De todo o modo, ainda que tal fosse possível ou, mesmo, exigível, certo é que, como manifestamente decorre da passagem das alegações de recurso para o Tribunal da Relação de Lisboa destacadas na presente reclamação, o recorrente C. não observou o ónus de prévia suscitação da questão de inconstitucionalidade que ora pretende ver apreciada pelo Tribunal Constitucional. O que então reputou inconstitucional não foi a regra de proibição contida no n.º 2 do artigo 164.º do CPP, ou interpretação dele extraída, mas o facto de a 1.ª instância ter violado essa regra, e as garantias constitucionais de defesa do arguido em processo penal aí asseguradas – questão de inconstitucionalidade que, por não normativa, o Tribunal recorrido não estava processualmente obrigado a decidir.
Por tais razões, impõe-se, por isso, também nesta parte, a rejeição da reclamação.
3 Reclamação dos recorrentes D., E., SA, e F.
Os recorrentes acima identificados recorreram para o Tribunal Constitucional do Acórdão do Supremo Tribunal de Justiça de 11 de janeiro de 2018, a fim de verem apreciadas dezasseis questões de inconstitucionalidade (cfr. requerimento de interposição do recurso constante de fls. 31058 e relatório constante da decisão sumária ora reclamada). No presente incidente, reclamam da decisão sumária de não conhecimento do recurso apenas em relação a duas dessas questões de inconstitucionalidade, a seguir enunciadas, pelo que se deve considerar que a decisão do relator transitou em julgado em relação às demais.

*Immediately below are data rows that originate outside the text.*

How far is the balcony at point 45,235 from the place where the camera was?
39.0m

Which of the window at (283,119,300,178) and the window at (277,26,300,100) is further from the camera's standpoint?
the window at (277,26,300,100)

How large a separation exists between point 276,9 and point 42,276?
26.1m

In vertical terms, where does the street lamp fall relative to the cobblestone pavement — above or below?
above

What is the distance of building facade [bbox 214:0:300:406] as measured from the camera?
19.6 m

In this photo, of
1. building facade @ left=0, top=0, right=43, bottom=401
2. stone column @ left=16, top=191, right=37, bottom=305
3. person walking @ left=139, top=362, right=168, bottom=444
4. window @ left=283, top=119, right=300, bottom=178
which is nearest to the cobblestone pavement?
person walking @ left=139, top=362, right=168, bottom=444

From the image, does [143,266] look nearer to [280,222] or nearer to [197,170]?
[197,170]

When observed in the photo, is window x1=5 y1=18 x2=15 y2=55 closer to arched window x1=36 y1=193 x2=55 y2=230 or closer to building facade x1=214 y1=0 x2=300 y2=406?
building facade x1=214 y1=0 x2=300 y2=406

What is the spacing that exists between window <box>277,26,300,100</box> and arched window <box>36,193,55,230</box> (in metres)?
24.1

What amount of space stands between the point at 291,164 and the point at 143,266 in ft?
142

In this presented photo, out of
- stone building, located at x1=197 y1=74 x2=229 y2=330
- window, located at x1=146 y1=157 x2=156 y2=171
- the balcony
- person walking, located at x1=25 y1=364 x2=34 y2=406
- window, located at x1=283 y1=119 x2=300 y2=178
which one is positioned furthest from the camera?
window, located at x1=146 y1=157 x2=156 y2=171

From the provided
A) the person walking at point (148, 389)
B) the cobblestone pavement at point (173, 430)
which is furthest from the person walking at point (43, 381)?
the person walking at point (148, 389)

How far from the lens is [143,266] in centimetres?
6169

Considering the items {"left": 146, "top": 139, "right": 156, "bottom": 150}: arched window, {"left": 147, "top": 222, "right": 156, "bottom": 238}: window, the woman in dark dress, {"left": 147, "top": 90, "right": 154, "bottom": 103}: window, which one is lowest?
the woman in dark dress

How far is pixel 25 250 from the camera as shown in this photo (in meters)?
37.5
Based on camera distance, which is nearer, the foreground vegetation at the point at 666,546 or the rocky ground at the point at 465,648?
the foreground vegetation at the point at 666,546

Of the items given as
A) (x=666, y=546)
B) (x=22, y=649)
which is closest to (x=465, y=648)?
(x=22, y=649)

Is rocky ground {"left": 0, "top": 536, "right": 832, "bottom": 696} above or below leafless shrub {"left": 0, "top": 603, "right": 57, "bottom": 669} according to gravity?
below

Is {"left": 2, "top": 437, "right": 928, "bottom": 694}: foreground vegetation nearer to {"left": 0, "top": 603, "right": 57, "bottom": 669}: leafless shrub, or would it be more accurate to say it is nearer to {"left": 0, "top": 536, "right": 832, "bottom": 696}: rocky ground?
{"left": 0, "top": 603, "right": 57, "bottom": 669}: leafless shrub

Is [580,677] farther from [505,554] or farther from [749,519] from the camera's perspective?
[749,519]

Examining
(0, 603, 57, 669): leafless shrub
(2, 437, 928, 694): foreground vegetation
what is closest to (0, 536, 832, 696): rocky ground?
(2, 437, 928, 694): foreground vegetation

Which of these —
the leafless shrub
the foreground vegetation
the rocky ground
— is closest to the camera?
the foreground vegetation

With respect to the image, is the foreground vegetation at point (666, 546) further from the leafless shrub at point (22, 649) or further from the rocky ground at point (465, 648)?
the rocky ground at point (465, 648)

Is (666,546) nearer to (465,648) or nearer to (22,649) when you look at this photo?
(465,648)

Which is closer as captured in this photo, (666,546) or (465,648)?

As questões de inconstitucionalidade que os recorrentes integram no objeto da presente reclamação têm por objeto os seguintes preceitos legais:
- a)«(…) art°s. 483°, 562° e 563° do Código Civil, interpretado[s] no sentido da legitimidade do Ministério Público ou do próprio Tribunal para, sem um ato de liquidação prévio por parte da Administração Tributária ou determinação do valor devido por outro organismo público competente, como seja a Segurança Social, procederem ao cálculo de impostos em sede de Inquérito ou Audiência de Discussão e Julgamento por forma a dar sustentáculo a um Pedido de Indemnização Civil que até então carecia totalmente de liquidação global ou individualizada»; e
- b)artigos 71.° do Código de Processo penal e 483.° e seguintes do Código Civil, interpretados «no sentido de que é possível o apuramento do montante de impostos em dívida no processo penal, conduzindo a uma cobrança sem prévia liquidação pelas entidades competentes».
Tal como a reclamação anterior, a presente reclamação dirige à decisão sumária do relator uma crítica global baseada no facto de esta «colocar ‘a forma’ à frente da ‘substância’», constituindo a seu ver o resultado acabado do exercício de uma «justiça meramente formal», que se queda inerte perante violações à Constituição, incorrendo, ela própria, em violação da Lei Fundamental, ao impor uma «restrição inadmissível do direito dos arguidos ao acesso ao direito e à tutela jurisdicional efetiva sobre o mérito das questões apresentadas ao poder judicial».
Também em relação ao presente recurso, na parte que respeita às enunciadas questões de inconstitucionalidade, entendeu-se na decisão sumária reclamada que o Supremo Tribunal de Justiça, no seu Acórdão de 11 de janeiro de 2018, não aplicou como ratio decidendi quaisquer das interpretações sindicadas, revelando-se, por isso, inútil o seu conhecimento.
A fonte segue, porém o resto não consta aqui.